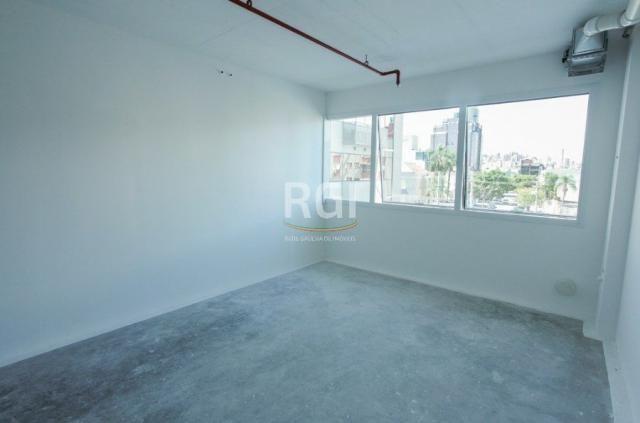 Escritório à venda em Santana, Porto alegre cod:CS36007411 - Foto 7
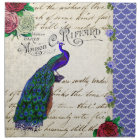 Vintage Peacock Collage Napkin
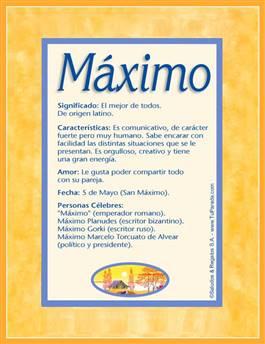 Nombre Máximo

● Your objective
Each line of the data above must be reproduced as written. Skip the pictures.

● Answer for this exercise
 Escritório à venda em Santana, Porto alegre cod:CS36007411 - Foto 7
 Vintage Peacock Collage Napkin
 Nombre Máximo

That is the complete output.